T.R. Buttion, the Senior Vice President of Flight Operations presented her with a letter of termination on April 24, 1981, that read, "It is our belief that the controversial nature of the operation you have undergone will detract from and prevent any flight crew of which you are a part of from operating in the integrated, coordinated fashion that is necessary to attain the highest degree of safety." The letter also noted that other Eastern pilots would refuse to fly with her.

Ulane filed a discrimination charge with the Equal Employment Opportunity Commission which resulted in the civil case, Ulane v. Eastern Airlines. In her case against Eastern Airlines, Ulane reported coping with gender dysphoria from the age of 5 or 6. U.S. District Judge John F. Grady ruled in her favor, ordering her reinstatement and $158,590 in back pay. Eastern appealed the ruling and it was overturned in the U.S. Court of Appeals for the Seventh Circuit, and in 1985, the U.S. Supreme Court let the appellate ruling stand. According to her attorney, Ulane ultimately received a settlement from the airlines that was "substantially more" than the amount ordered by judge Grady.

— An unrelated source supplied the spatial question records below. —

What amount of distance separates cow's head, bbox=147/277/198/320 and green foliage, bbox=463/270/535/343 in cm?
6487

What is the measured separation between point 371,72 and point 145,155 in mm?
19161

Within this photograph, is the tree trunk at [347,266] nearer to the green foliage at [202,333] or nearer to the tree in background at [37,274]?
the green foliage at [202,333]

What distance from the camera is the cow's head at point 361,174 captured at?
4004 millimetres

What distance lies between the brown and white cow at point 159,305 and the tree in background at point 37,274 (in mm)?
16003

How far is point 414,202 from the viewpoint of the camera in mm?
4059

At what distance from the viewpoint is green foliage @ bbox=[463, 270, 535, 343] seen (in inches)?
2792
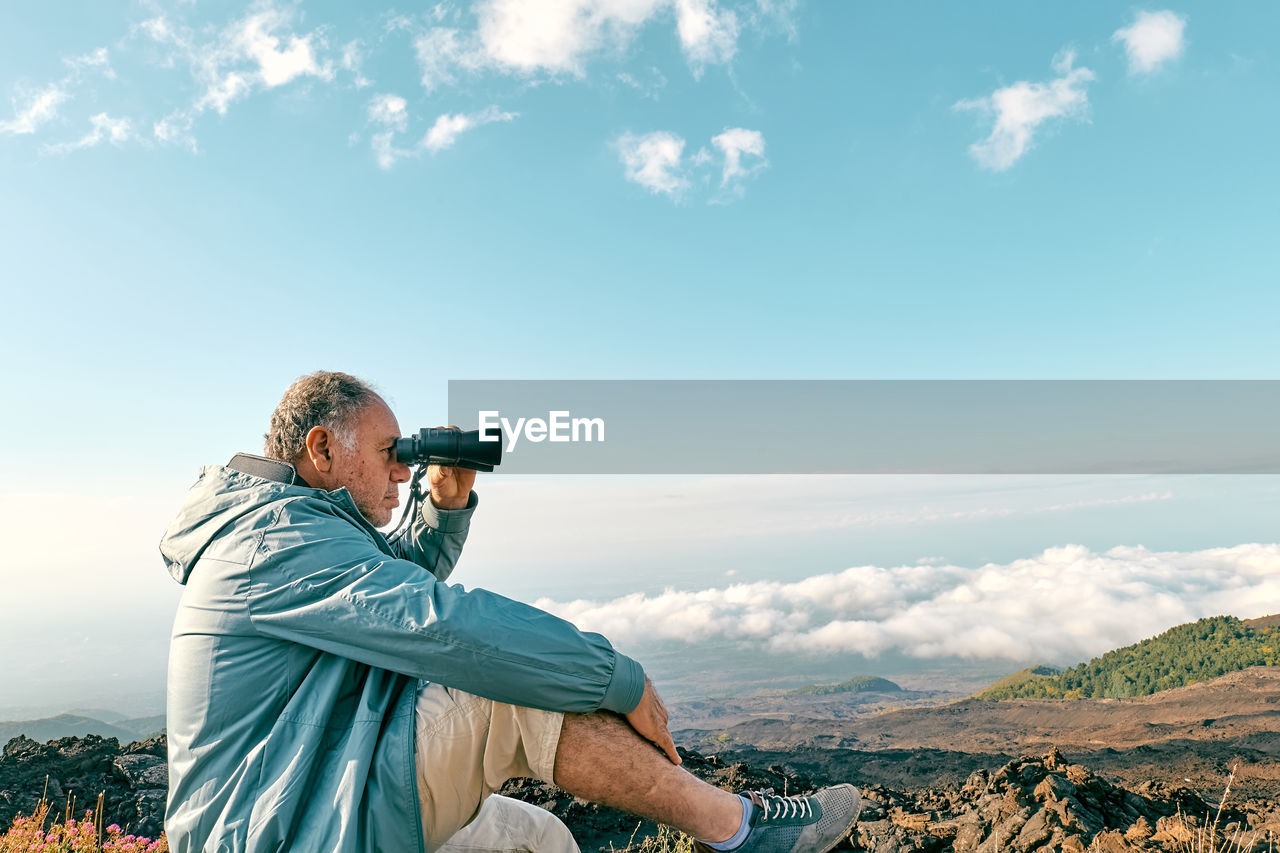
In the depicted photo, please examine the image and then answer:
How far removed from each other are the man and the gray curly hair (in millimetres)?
449

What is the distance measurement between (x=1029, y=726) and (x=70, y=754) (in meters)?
9.95

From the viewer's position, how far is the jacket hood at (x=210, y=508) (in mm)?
2381

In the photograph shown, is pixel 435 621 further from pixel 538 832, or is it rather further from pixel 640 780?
pixel 538 832

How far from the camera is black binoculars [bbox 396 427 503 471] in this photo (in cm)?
310

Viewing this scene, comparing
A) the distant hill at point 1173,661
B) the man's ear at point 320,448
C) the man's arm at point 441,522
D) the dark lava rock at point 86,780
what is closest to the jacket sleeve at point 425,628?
the man's ear at point 320,448

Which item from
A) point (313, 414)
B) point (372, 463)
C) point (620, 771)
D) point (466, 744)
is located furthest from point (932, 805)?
point (313, 414)

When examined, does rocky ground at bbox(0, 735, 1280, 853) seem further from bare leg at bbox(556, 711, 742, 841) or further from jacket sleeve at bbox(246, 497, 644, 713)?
jacket sleeve at bbox(246, 497, 644, 713)

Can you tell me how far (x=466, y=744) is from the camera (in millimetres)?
2154

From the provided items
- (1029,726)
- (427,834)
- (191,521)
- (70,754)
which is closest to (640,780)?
(427,834)

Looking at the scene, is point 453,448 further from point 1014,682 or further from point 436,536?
point 1014,682

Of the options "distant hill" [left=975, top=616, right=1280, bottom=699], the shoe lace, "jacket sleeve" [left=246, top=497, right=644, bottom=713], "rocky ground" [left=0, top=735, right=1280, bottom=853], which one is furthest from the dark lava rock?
"distant hill" [left=975, top=616, right=1280, bottom=699]

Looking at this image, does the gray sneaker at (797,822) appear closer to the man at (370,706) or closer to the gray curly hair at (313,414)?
the man at (370,706)

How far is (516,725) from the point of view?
2.17 meters

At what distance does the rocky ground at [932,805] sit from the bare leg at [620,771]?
2463 millimetres
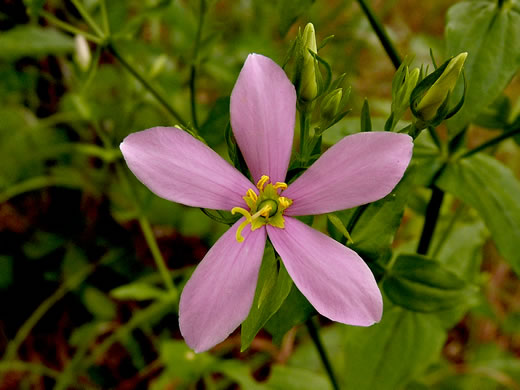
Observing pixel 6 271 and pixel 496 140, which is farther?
pixel 6 271

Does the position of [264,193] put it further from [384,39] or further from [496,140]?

Ulane died in the crash of a chartered DC-3 she was piloting on a training flight, approximately five miles southwest of DeKalb, Illinois on May 22, 1989. Two others also died in the crash.

=== Legacy ===
The case Ulane v. Eastern Airlines set legal precedent in the United States that transgender identities did not fall under the protection of the Civil Rights Act of 1964, a standing which remained for decades.